Sudesh Mishra (born 1962) is a contemporary Fijian-Australian poet and academic.

==Career==
Sudesh Mishra was born in Fiji into an Indo-Fijian family in Suva and educated at Shri Vivekananda High School in Nadi. Coming to Australia to study he studied at The University of Wollongong and went on to complete a Ph.D. in English literature at Flinders University. He has published several volumes of poetry, the first of which, Rahu (means Rahu, the sun eclipse caused by the Asura in the Hindu mythology), received the Harri Jones Memorial Prize for Poetry in 1988. His writing commonly treats events in his home country, such as the 1987 coup, from an ironic perspective.

In 2003, he received an Asialink Literature Residency at Jawaharlal Nehru University, New Delhi. He is currently Head of the School of Pacific Arts, Communication and Education (SPACE) at University of the South Pacific.
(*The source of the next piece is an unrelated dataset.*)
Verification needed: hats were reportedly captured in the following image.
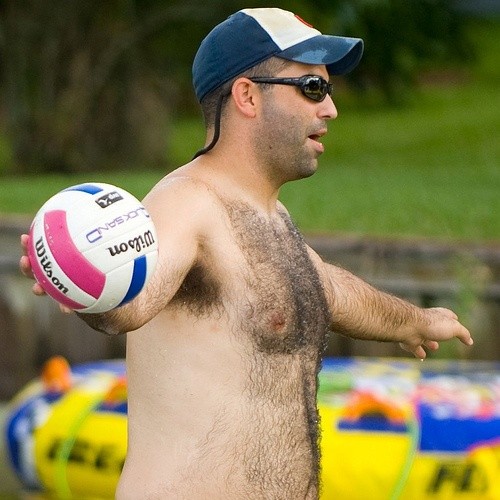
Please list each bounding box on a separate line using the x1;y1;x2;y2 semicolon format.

He was an associate professor in creative writing at Deakin University in Australia and has taught literature at Stirling University in Scotland and University of the South Pacific, Suva campus.

==Bibliography==
Poetry
- Rahu (1987)
- Tandava (Meanjin, 1992) ISBN 0-9592528-1-9
- Memoirs of a Reluctant Traveller (Wakefield, 1994) ISBN 1-86254-315-1
- Diaspora and the difficult art of dying (University of Otago, 2002) ISBN 1-877276-18-9

Criticism
- Preparing faces : modernism and Indian poetry in English (CRNLE, 1995) ISBN 0-7258-0578-1
- Diaspora Criticism (Edinburgh: Edinburgh University Press, 2006)
- No Sign is an Island (2000)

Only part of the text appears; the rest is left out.